A solution is proposed in which a Non-Decreasing Wage Constraint is incorporated into the contracting problem. This solution overcomes the practical problems created by a non- monotone likelihood ratio at the expense of discarding some of the information present in the firm’s profits. The implications of the non-decreasing wage constraint are illustrated in a simple example in which the second-best contract is option-like, with a ‘strike-price’ that is strictly less than the firm’s expected profit and decreasing in both the firm’s risk and the magnitude of the moral hazard problem.

Kyle Siler, “Let 1000 Flowers Bloom, but Please Don’t Step on the Daisies: Scholarly Originality, Peer Review and the Gestation of Published Social Science”

We examine the criticisms and subsequent changes arising in the course of peer review by articles that make different kinds of theoretical contributions. Fifty-two authors recently published in Administrative Science Quarterly were surveyed regarding their peer review experience and how their article changed from initial journal submission to eventual publication. Papers that challenged theoretical perspectives faced distinctively high levels of criticism and change, particularly with attention to methodology, while those that offered a new perspective or extended or combined established perspectives were less criticized and changed. The number of challenge-oriented publications was small as well, suggesting that either few such submissions survive the review process or few are authored in the first place.
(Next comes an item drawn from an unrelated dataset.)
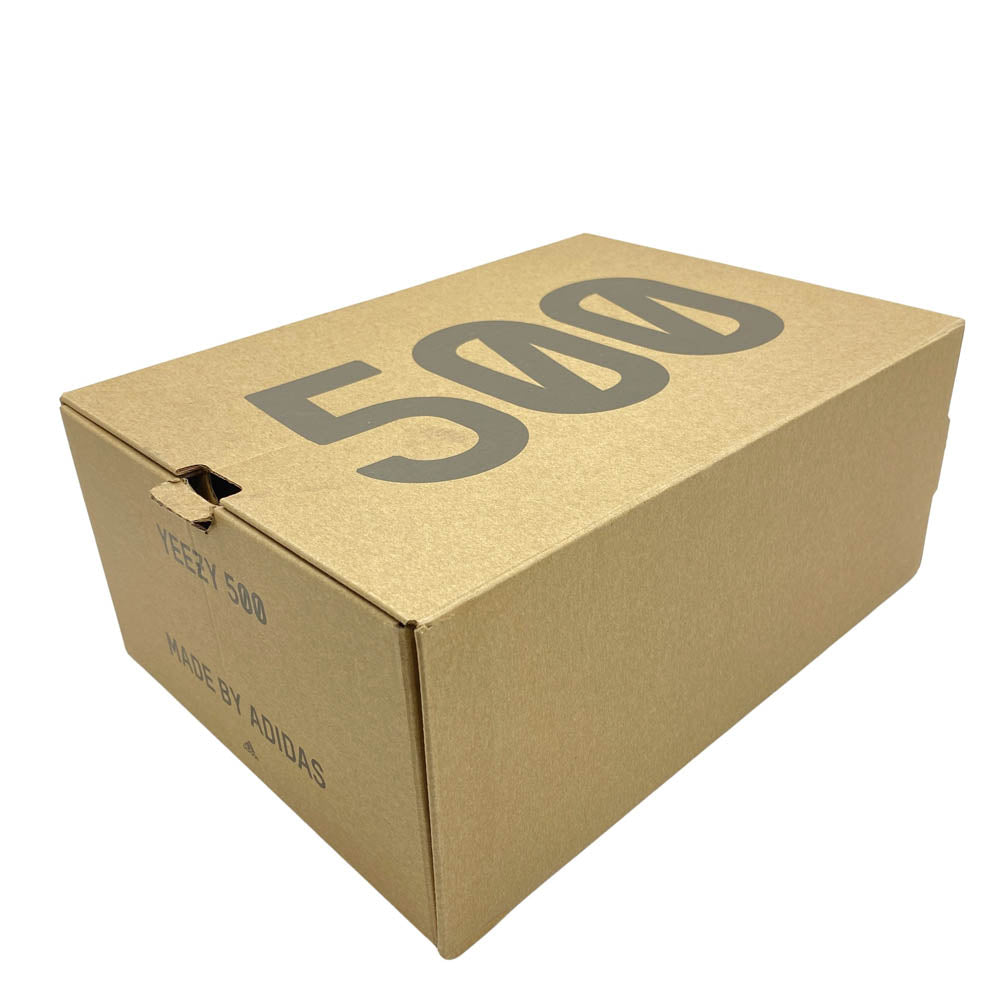 YEEZY BOOST イージーブースト EE7287 YEEZY BOOST 500 SALT イージーブースト500 ソルト スニーカー グレー系 26cm【中古】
Overall, the journal publication system appears to encourage the elaboration of theoretical argument but does little to aid in the winnowing out of established perspectives.

Kyle Siler, Kirby Lee and Lisa Bero, “Reply to Margalida and Colomer: Science should strive to prevent mistake, not corrections,” PNAS, March 31, 2015.

Kyle Siler, “Risk in Scientific Quality Control”

This article theorizes risk as a key factor underpinning evaluative cultures in science and knowledge work. It is posited that talent and reward structures in science have opposing distributions. Talent discrepancies decrease moving up the quality gradient, while rewards exponentially increase at the top of the talent distribution. This contributes to a scientific incentive structure that makes avoiding errors of commission easier than avoiding errors of omission. Consequently, most scientific gatekeepers tend to enact risk-averse decision-making. Potential downside risks of science are discussed. Four ideal types of potential innovation outcomes are proffered: The Polarizer, The Specialist, The Lowest Common Denominator and The Overlooked Genius. With these varied innovation outcomes, scholars and gatekeepers are faced with the question of whether increased variance in evaluation of riskier contributions justifies lesser, equal or greater mean quality on the whole. Examples of upside and downside risk are drawn from the social sciences.